Please reproduce the data below word for word, everything from the line containing "Relative to what" down to the line containing "Taking the photograph", including both of those lines and nothing else.

Recorded data

----

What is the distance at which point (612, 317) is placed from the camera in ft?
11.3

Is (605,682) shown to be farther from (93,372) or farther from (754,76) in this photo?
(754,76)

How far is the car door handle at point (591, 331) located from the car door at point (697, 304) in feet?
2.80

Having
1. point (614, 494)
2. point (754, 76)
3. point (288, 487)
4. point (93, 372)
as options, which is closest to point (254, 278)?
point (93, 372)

----

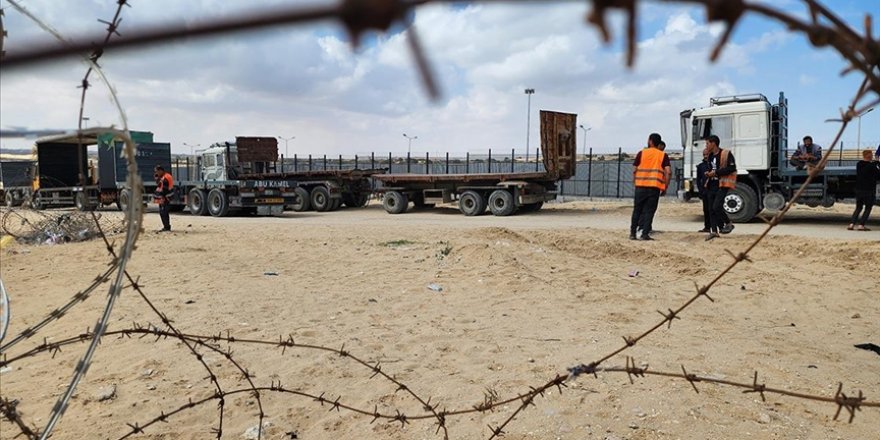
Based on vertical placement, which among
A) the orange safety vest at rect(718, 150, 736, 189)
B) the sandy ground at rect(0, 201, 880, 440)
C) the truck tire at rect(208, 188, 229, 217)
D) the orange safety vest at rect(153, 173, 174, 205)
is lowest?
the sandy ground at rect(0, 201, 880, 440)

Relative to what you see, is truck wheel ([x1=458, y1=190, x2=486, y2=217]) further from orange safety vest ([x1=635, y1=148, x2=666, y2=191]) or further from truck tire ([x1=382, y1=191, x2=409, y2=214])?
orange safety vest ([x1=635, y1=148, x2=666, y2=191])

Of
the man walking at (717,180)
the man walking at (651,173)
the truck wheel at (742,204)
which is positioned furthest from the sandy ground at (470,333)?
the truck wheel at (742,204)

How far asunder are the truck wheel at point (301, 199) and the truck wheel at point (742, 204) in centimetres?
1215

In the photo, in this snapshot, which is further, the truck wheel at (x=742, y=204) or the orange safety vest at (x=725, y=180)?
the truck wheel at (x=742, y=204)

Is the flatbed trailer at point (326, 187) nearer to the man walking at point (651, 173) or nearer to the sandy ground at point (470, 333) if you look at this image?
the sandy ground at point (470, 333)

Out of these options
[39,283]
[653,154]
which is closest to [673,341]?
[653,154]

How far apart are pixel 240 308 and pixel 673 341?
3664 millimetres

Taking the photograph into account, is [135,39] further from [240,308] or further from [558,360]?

----

Response below
Relative to what you see, is truck wheel ([x1=458, y1=190, x2=486, y2=217]) further from orange safety vest ([x1=635, y1=148, x2=666, y2=191]) or further from truck tire ([x1=382, y1=191, x2=409, y2=214])?
orange safety vest ([x1=635, y1=148, x2=666, y2=191])

Of
the man walking at (717,180)
the man walking at (651,173)
the truck wheel at (742,204)
which is positioned furthest from the sandy ground at (470,333)?
the truck wheel at (742,204)

How far asunder are the truck wheel at point (301, 199) and the truck wheel at point (742, 204) in centimetres?
1215

In the photo, in this snapshot, which is further, the truck wheel at (x=742, y=204) or the orange safety vest at (x=725, y=180)?
the truck wheel at (x=742, y=204)

Is the flatbed trailer at point (326, 187) nearer to the man walking at point (651, 173) or nearer to the sandy ground at point (470, 333) if you look at this image?
the sandy ground at point (470, 333)

Out of these options
[39,283]
[653,154]
which is closest to [673,341]?
[653,154]

How far apart are pixel 240 308 and pixel 673 341?
3664 millimetres

Taking the photograph into account, is [135,39] further from [240,308] or further from [558,360]?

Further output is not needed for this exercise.